Speaking for myself, this cat is no longer angered by the supposedly suave Wimal Weerawansa continuing to deride our stance as subservience to the West and selling the country. It was his boss and that government that sold our country for personal gain and benefit.

He still talks a lot and tries to make capital by bringing the soldiers in as having been let down or to be used as pawns. The latest gimmick of his was to smuggle a cloth poster and exhibit it in Parliament, assisted by his follower the Gammanpila lad. What I now feel for him is derision, pure and simple, mixed with pity for his eternal flogging of a dead animal.

Calm association is best

We need to remember how Gandhi faced effectively the power and might of the British Empire. He did not waste his breath deriding the British nor shouted against colonial power. He went about his resistance calmly and persistently. Did he react when an outraged elitist Winston Churchill declared for all to hear that ‘that half naked fakir’ had no business climbing the steps to the Viceregal Palace in Delhi and entering it? The much more informed, gentlemanly pragmatist Lord Louis Mountbatten welcomed bare bodied Gandhi in, and Lady M put her arms across his thin shoulders. They knew they had to deal wisely with the wily old man! They liked him too.

Unruffled action

I have just read a detailed article: Blood at the Root by David Remnick about how the majority of Southern African Americans are dealing with recent assaults on them by white persons. Among many incidents narrated is the attack on the Mother Emanuel African Methodist Episcopal Church in Charleston, following the murders of back American youth in Ferguson and Baltimore by white police officers.
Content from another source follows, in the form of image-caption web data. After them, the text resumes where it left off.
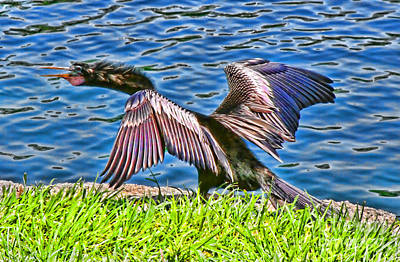 Photograph - Sqwawking Is Not Polite On Lake Eola By Diana Sainz by Diana Raquel Sainz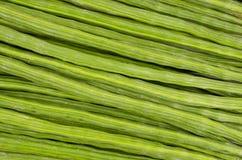 Concombre-chinois amer Photos libres de droits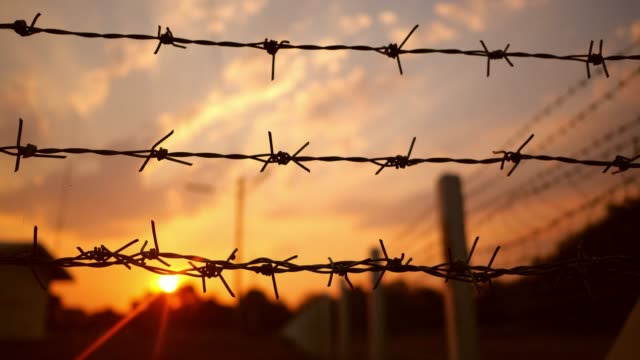 barbed wire at sunset - barbed wire stock videos & royalty-free footage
Dylann Roof, white, a 21-year-old ninth grade dropout, ‘fired with Confederate romance and a demented determination to spark a race war’ shot and killed nine churchgoers including Clementa C Pinckney, a Democrat in the State Senate and the pastor of the church.

He declared on internet: “We have no skinheads, no real KKK, no one doing anything but talking on the internet. Well someone has to have the bravery to take it to the real world, and I guess that has to be me.”

Here is the point of the story. The churchgoers and society in general feel that the best course to take is not to retaliate, not to hate whites, but to pray and have faith in God and in the (somewhat black) African American President to right wrongs. Younger hot bloods want action but it is curbed by wiser counsel of the majority.

Somehow that Roof mass murderer reminds me of some politicians over here, one in particular. They don’t run around with pistols, though a Mayor down South brandished a (toy) one in the face of some visiting UNPers.

But these Sinhala nationalists do spout hate speech and try to foment racial trouble since they are not in power. This is a damning practice which will lead to eternal racial disharmony, affecting badly the economy and reputation of the country. Bhikkhus or rather men in yellow robes did damage to the country by attacking Muslims. Some politicians, who ranted with the likes of Weerawansa on a lower key of course, pour praise on the new President now. He showed maithri to them, much against public opinion, by gifting cabinet posts. We saw Premajayantha ensconced with wifey on the trip to the Land of the Rising Sun.

It is hoped very much that the President and the Prime Minister will continue their non-aligned stance and direct greater cooperation with the US and Japan. This will ultimately benefit us, the people of this land.

Hence my heading: accept, accommodate the advice, even slight interference, and be gracious to the visiting judges and UNHRC officials and act on gaining peace. Moves have been made since January 9 this year to accommodate more the requests (some come as demands, but never mind) of the Tamils of the North. Peace and living together in harmony is what is needed. So get those who shout warnings of the loss of sovereignty, danger to soldiers, conceding too much to the minority races, electric chair to the Brothers Rajapaksa (what imagination, nay playing to the gallery), to shut their traps.